**DESCRIPTION OF THE TASK:**
From the listing below, pull out every line that contains the string "results", matching case exactly.

**INPUT:**

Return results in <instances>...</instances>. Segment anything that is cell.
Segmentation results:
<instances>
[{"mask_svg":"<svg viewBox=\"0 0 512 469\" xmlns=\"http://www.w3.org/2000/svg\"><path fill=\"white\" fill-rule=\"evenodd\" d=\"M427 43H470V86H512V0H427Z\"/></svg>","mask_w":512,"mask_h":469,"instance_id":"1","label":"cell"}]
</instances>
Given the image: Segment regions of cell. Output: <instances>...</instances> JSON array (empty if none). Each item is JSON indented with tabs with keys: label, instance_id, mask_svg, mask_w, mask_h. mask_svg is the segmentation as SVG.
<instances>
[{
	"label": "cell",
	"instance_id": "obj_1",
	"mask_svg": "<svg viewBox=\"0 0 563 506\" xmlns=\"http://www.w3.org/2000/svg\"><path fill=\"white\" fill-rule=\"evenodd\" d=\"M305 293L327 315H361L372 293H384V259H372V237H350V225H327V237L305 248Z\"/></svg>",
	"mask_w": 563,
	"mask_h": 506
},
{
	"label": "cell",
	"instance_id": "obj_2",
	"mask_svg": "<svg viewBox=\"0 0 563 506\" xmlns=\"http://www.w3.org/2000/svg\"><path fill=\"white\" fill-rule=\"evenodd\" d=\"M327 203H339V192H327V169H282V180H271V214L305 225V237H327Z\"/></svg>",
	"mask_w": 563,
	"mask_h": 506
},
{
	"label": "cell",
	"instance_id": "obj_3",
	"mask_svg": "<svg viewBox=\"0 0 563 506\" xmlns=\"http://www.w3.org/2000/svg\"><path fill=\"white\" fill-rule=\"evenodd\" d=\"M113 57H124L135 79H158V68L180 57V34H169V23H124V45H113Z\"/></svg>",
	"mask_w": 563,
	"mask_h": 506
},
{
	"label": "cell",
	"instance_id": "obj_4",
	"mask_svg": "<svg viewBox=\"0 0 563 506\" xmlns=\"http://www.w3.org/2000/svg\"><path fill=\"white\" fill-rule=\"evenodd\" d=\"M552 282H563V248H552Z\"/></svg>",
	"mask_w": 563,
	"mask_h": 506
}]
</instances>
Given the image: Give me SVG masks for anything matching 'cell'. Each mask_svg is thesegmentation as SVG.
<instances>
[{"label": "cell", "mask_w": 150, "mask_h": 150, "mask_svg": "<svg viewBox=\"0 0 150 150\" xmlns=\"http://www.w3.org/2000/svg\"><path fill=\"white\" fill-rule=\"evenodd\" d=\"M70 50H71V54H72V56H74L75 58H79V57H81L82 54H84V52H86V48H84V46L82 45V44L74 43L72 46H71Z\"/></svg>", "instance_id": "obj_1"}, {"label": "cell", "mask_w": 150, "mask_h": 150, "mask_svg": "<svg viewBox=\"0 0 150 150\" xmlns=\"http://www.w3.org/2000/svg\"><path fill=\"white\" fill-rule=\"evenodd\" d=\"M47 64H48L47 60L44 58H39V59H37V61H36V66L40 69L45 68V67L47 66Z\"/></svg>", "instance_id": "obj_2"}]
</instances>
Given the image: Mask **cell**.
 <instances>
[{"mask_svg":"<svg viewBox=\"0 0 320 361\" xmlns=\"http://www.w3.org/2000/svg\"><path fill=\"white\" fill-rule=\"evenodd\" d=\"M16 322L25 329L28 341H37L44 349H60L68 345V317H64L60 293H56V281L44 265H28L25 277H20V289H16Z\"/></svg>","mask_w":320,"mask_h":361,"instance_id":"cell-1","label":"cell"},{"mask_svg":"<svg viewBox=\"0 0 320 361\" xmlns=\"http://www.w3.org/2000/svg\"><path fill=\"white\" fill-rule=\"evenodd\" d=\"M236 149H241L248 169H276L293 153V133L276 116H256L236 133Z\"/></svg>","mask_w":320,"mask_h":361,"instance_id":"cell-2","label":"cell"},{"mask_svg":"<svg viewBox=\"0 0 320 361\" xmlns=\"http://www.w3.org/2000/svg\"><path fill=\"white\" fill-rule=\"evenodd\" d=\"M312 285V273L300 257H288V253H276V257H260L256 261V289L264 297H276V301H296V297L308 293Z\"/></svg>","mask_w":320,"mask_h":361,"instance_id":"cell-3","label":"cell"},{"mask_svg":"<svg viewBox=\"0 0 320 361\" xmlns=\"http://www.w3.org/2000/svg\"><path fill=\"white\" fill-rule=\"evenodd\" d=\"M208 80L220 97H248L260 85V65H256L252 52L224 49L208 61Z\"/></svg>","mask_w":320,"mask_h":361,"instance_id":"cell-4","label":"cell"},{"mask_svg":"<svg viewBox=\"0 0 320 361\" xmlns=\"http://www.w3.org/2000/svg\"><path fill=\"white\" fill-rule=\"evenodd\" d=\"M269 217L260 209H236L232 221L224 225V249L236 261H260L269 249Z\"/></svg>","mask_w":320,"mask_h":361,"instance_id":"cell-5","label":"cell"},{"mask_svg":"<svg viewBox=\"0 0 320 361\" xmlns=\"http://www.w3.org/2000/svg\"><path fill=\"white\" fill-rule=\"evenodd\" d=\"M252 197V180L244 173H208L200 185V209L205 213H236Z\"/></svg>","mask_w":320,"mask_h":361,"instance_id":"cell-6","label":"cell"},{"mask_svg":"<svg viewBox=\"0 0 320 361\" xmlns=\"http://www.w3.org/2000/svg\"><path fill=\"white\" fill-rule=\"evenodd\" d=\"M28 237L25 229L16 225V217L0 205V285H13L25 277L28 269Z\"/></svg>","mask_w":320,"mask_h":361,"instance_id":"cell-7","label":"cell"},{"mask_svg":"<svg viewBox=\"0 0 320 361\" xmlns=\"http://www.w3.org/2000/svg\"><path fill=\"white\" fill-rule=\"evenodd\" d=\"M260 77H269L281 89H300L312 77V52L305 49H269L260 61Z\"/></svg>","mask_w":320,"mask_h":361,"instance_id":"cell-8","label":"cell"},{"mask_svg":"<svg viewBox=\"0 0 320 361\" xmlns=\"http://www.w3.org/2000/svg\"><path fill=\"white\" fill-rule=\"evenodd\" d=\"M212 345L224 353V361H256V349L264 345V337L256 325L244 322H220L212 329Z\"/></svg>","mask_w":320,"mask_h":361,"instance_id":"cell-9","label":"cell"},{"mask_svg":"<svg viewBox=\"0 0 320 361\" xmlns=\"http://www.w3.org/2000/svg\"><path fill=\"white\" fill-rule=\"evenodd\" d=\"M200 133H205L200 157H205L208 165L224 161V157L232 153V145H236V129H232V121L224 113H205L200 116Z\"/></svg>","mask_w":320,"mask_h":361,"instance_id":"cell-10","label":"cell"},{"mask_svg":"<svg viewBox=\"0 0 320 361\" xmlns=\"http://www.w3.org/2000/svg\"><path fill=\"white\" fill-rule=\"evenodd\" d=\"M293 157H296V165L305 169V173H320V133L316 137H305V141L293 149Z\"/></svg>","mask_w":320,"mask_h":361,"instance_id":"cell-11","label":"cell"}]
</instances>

**EXERCISE RESULT:**
Return results in <instances>...</instances>. Segment anything that is cell.
Segmentation results:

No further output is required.